[<prev] [next>] [day] [month] [year] [list]
Message-ID: <74cdf283-cc4f-40e7-9cee-a90939eba38d@I-love.SAKURA.ne.jp>
Date: Sun, 4 Aug 2024 18:48:10 +0900
From: Tetsuo Handa <penguin-kernel@...ove.SAKURA.ne.jp>
To: Ingo Molnar <mingo@...hat.com>, Juri Lelli <juri.lelli@...hat.com>,
Vincent Guittot <vincent.guittot@...aro.org>,
Peter Zijlstra <peterz@...radead.org>, Kees Cook <kees@...nel.org>,
Linus Torvalds <torvalds@...ux-foundation.org>
Cc: LKML <linux-kernel@...r.kernel.org>
Subject: [PATCH] profiling: remove profile=sleep support
The kernel sleep profile is no longer working due to a recursive locking
bug introduced by commit 42a20f86dc19 ("sched: Add wrapper for get_wchan()
to keep task blocked"); either booting with
profile=sleep
kernel command line option added or executing
# echo -n sleep > /sys/kernel/profiling
after boot causes the system to lock up.
============================================
WARNING: possible recursive locking detected
5.15.0-rc4+ #104 Not tainted
--------------------------------------------
kthreadd/3 is trying to acquire lock:
ffff93ac82e08d58 (&p->pi_lock){....}-{2:2}, at: get_wchan+0x32/0x70
but task is already holding lock:
ffff93ac82e08d58 (&p->pi_lock){....}-{2:2}, at: try_to_wake_up+0x53/0x370
other info that might help us debug this:
Possible unsafe locking scenario:
CPU0
----
lock(&p->pi_lock);
lock(&p->pi_lock);
*** DEADLOCK ***
May be due to missing lock nesting notation
3 locks held by kthreadd/3:
#0: ffffae5ac2833d68 (&x->wait){....}-{2:2}, at: complete+0x18/0x40
#1: ffff93ac82e08d58 (&p->pi_lock){....}-{2:2}, at: try_to_wake_up+0x53/0x370
#2: ffff93ad29fe9458 (&rq->__lock){-...}-{2:2}, at: try_to_wake_up+0x19f/0x370
stack backtrace:
CPU: 0 PID: 3 Comm: kthreadd Not tainted 5.15.0-rc4+ #104
Hardware name: VMware, Inc. VMware Virtual Platform/440BX Desktop Reference Platform, BIOS 6.00 11/12/2020
Call Trace:
dump_stack_lvl+0x57/0x72
validate_chain.cold+0x122/0x127
__lock_acquire+0x4d2/0x930
lock_acquire+0xc8/0x2f0
? get_wchan+0x32/0x70
? rcu_read_lock_sched_held+0x3f/0x80
_raw_spin_lock_irq+0x47/0x90
? get_wchan+0x32/0x70
get_wchan+0x32/0x70
__update_stats_enqueue_sleeper+0x151/0x430
enqueue_entity+0x4b0/0x520
enqueue_task_fair+0x92/0x6b0
? lock_is_held_type+0xa7/0x120
ttwu_do_activate+0x73/0x140
try_to_wake_up+0x213/0x370
swake_up_locked+0x20/0x50
complete+0x2f/0x40
? __cancel_work_timer+0x1b0/0x1b0
kthread+0xfb/0x180
? set_kthread_struct+0x40/0x40
ret_from_fork+0x22/0x30
However, since nobody noticed this regression for more than 2 years, let's
remove profile=sleep support based on an assumption that nobody needs this
functionality.
Fixes: 42a20f86dc19 ("sched: Add wrapper for get_wchan() to keep task blocked")

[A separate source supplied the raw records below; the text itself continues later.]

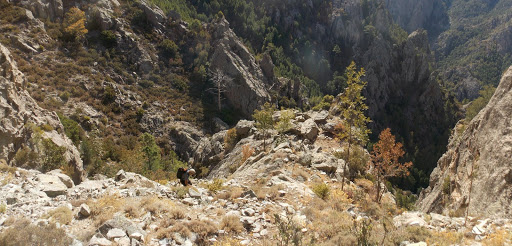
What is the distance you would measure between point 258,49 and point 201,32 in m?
32.1

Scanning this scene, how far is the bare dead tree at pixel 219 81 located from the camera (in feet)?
160

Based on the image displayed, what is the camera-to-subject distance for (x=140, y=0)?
54.0m

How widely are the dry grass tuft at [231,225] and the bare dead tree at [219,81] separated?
40980mm

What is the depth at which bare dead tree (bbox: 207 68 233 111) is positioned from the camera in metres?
48.7

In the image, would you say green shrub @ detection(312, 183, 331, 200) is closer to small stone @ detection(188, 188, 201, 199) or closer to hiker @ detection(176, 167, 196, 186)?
small stone @ detection(188, 188, 201, 199)

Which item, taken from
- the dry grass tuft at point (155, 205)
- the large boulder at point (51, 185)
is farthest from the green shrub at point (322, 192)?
the large boulder at point (51, 185)

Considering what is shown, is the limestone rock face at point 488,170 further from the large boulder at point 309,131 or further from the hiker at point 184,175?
the large boulder at point 309,131

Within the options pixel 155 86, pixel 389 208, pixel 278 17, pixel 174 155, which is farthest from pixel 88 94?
pixel 278 17

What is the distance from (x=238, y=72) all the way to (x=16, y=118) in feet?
131

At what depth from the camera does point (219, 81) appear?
158ft

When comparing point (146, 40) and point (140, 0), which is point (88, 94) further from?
point (140, 0)

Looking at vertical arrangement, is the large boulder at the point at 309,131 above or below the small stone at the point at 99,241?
above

Cc: stable@...r.kernel.org # v5.16+
Signed-off-by: Tetsuo Handa <penguin-kernel@...ove.SAKURA.ne.jp>
---
Some distro kernel (e.g. 5.14.0-427.28.1.el9_4.x86_64) includes that commit.
I hope that distro agrees with removing this functionality...
Documentation/admin-guide/kernel-parameters.txt | 4 +---
include/linux/profile.h | 1 -
kernel/profile.c | 11 +----------
kernel/sched/stats.c | 10 ----------
4 files changed, 2 insertions(+), 24 deletions(-)
diff --git a/Documentation/admin-guide/kernel-parameters.txt b/Documentation/admin-guide/kernel-parameters.txt
index f1384c7b59c9..09126bb8cc9f 100644
--- a/Documentation/admin-guide/kernel-parameters.txt
+++ b/Documentation/admin-guide/kernel-parameters.txt
@@ -4798,11 +4798,9 @@
profile= [KNL] Enable kernel profiling via /proc/profile
Format: [<profiletype>,]<number>
- Param: <profiletype>: "schedule", "sleep", or "kvm"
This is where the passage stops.